Only this time, smokers against the ordinance presented their side.
During the audience comments portion Wednesday's meeting, a few individuals opposed to even putting the proposed ordinance up for a vote, let their opinions known.
Jason Rushleau said the entire situation is a matter of choice.
"Employment does come with its risks, whether it be law enforcement or serving food in a restaurant," he said. "Some people, like myself, enjoy the privilege of smoking at work, and I have a problem with trying to take away certain risks. Children take risks all the time, one of which is riding a bike."
Walter Young, who has been at recent meetings to speak out against a smoking ban, added, "There are a lot of smokers who put money into the city. Do we really want to bite the hand that feeds us?"
Brazil Times' General Manager Lynne Llewellyn, who said she was at the meeting as a resident and representing some local business and private club owners, told the council the decision to be smoke-free or not should be left to the owners of the establishments themselves.

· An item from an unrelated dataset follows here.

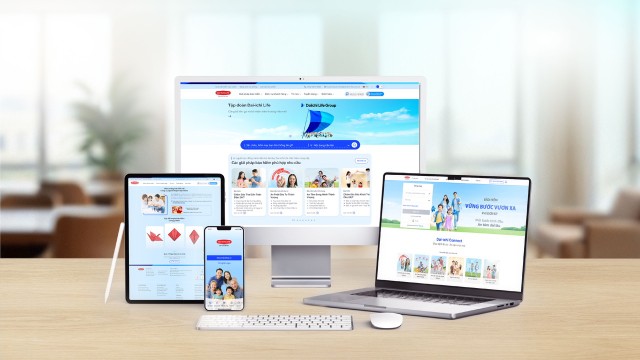 Hệ sinh thái số “khoác áo mới” của Dai-ichi Life Việt Nam mang đến những trải nghiệm mới mẻcho khách hàng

"We are here tonight asking that the council does not put this ordinance up for a vote," she said. "Some businesses have already decided to be smoke-free, and that is their prerogative, but there are only a few places left in town where you can smoke and we all feel it should be up to the businesses to make that determination."
Jack's Fine Foods Owner Chris Styleburg agreed with Llewellyn's thoughts.
"No one else is paying my mortgage, so no one else should tell me how to handle my business," he said.
Llewellyn added private clubs, like the Eagles and Elks Lodge, should have the right to use their own judgment.
"Private clubs are private, and they should be able to make their own set of rules for their members," she said. "As far as employees go, most of them know beforehand that the establishments allow smoking."
She also alluded to the idea that locally owned businesses would be the most affected by a ban.
"Places like Sunrise (Family Restaurant) have a lot of their business coming from smokers, and I think that is the best example of a business which would lose if a ban were enacted," Llewellyn told the council.
Upon being asked about the timetable in which the council could take action on this matter, Glover responded, "With this being an ordinance, it is a long process which requires a public hearing and possibly a couple of readings before it could be passed."
Other council members added that an official ordinance has not yet been drawn up, and they are in the process of contacting their constituents about their opinions on the matter.
The next meeting of the Common Council of the City of Brazil will be 7 p.m., Wednesday, March 9, in the Council Chambers at City Hall.